By Emilio San Pedro
Americas editor, BBC World Service
The left-wing Colombian rebel group, Farc, has released four high-profile hostages. The four, all former members of Congress, had been held by the rebels for over six years.
The release can be seen as a victory for President Chavez
This latest move by the Farc is great news first and foremost for the hostages and their relatives, who had been campaigning for their freedom for years.
However, on the diplomatic level, this latest release of hostages is also good news for the Venezuelan President, Hugo Chavez, who has been in direct negotiation with the Farc.
For months, he has been embroiled in an increasingly bitter row with his conservative Colombian counterpart, Alvaro Uribe, over Mr Uribe's decision to remove him as an official mediator between the Colombian government and the rebels.
The idea at the time of the appointment had been for Mr Chavez to help break the stalemate between the two sides over a proposed humanitarian exchange of hostages for rebels in government custody.
Colombia's Uribe has strong support at home
After all, who better than Mr Chavez, with his socialist, Bolivarian vision, to negotiate with the left-wing rebels?

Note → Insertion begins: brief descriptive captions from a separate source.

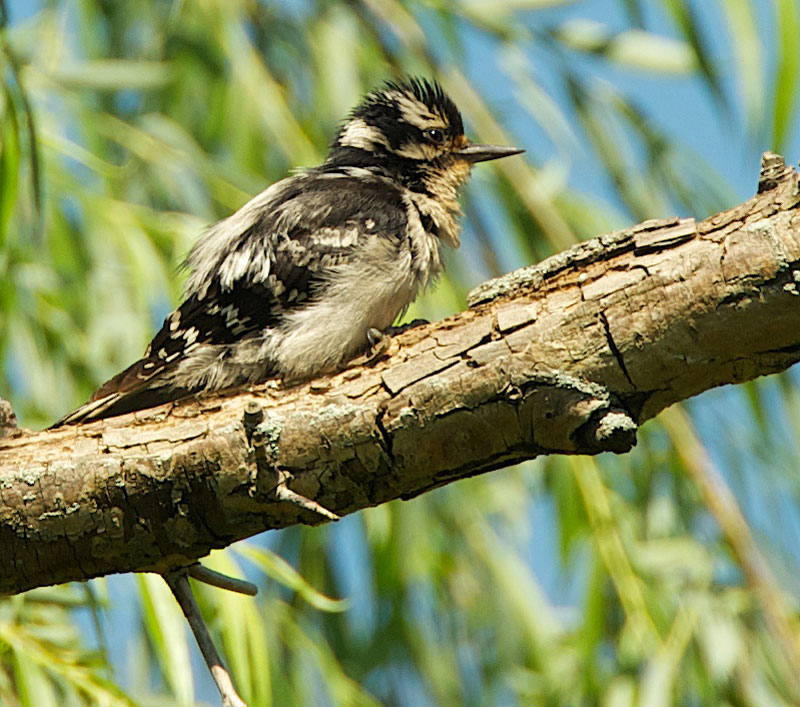 Downy Woodpecker Fledgling Baby Downy Woodpecker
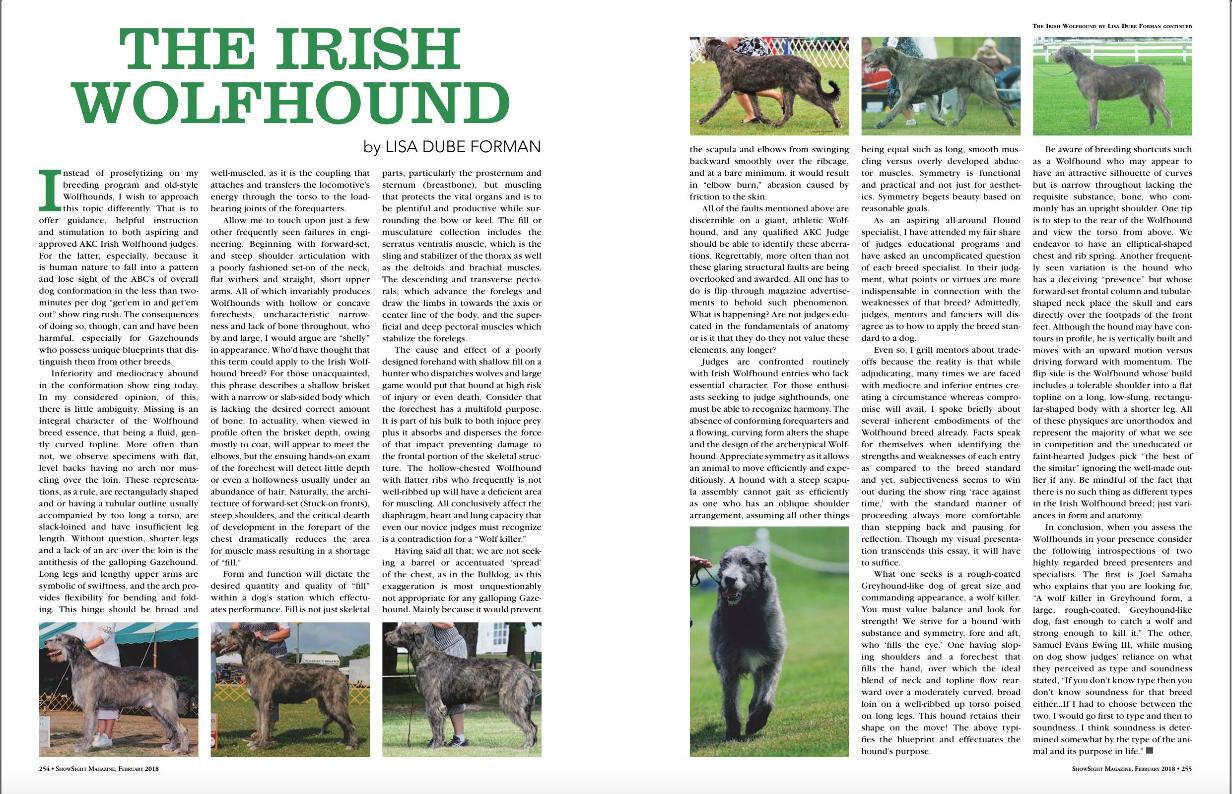 ShowSight Presents - The Irish Wolfhound 2018-06-13 17-28-49.jpg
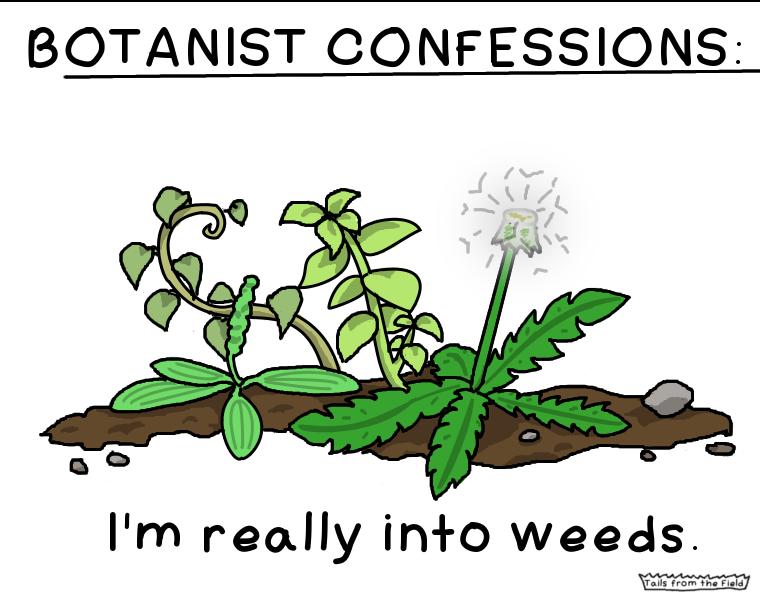botany Tails From The Field Botany, Botanist, Flower boys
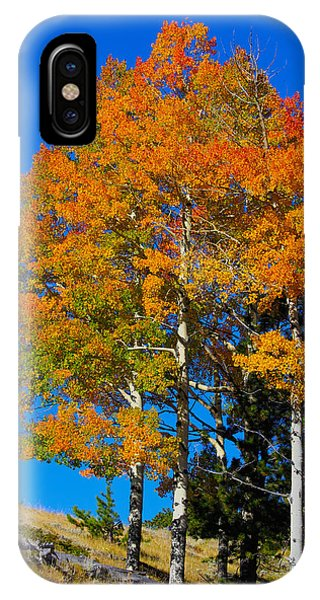 Colorado Aspens IPhone Case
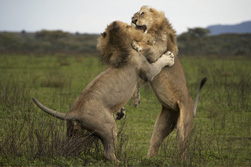 lion play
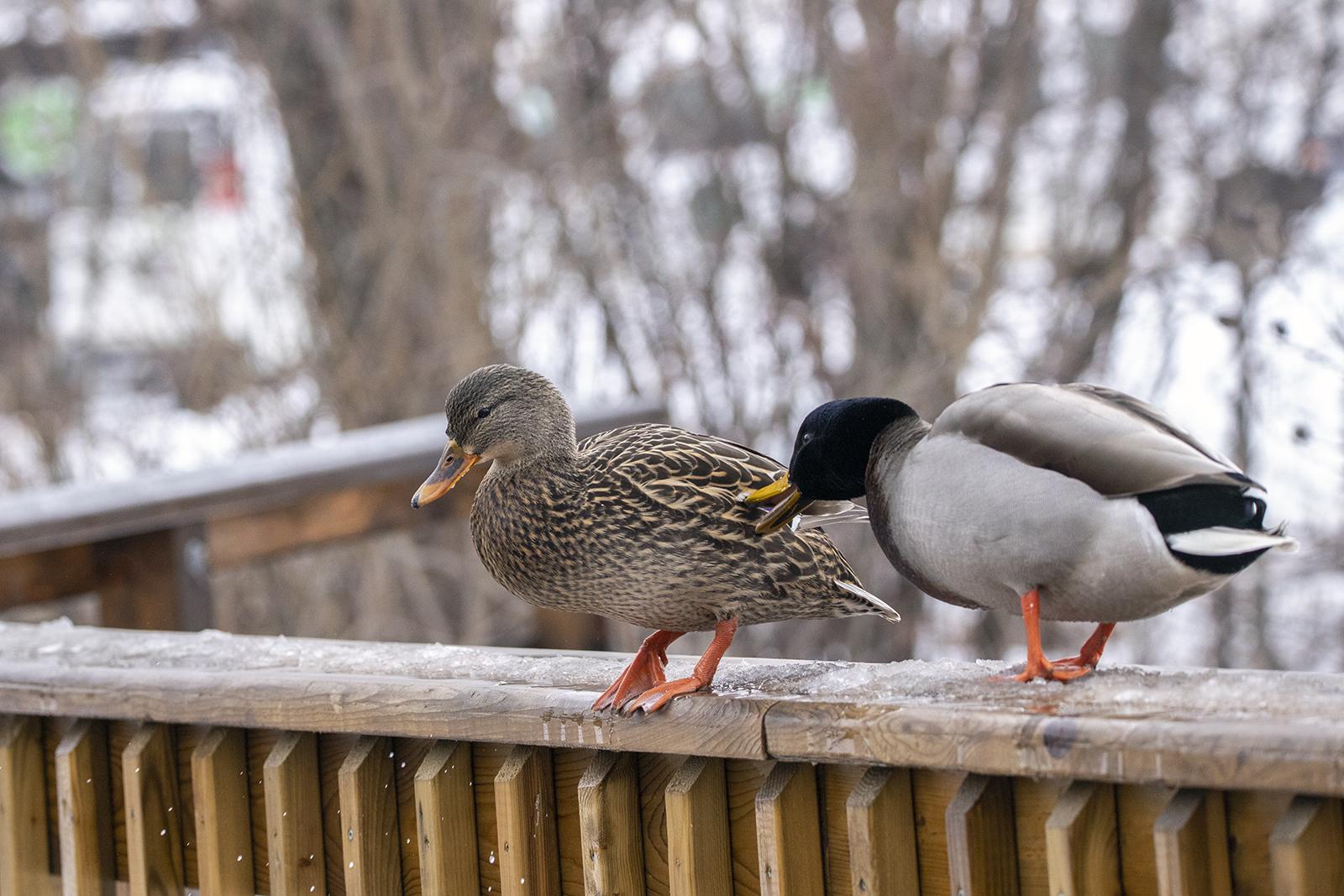 mallard-ducks-squabble-2-BRimages.ca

But the partnership on this issue between the two ideologically opposed South American leaders was short-lived.
Mr Uribe found the Venezuelan leader to be too meddlesome and eventually removed him after accusing Mr Chavez of holding direct sensitive talks on the issue with Colombian generals without prior consultation.
Things have gone from bad to worse since then, with Mr Chavez accusing his Colombian counterpart of being a pawn of the American empire and threatening to break all ties with Colombia.
Mr Uribe, who enjoys the support of the vast majority of the Colombian public on this issue, has shown no signs of wanting to bring Mr Chavez back into the fold despite his success at negotiating with the rebels.
It seems unlikely that this latest unilateral goodwill gesture by the Farc will make any difference in that regard.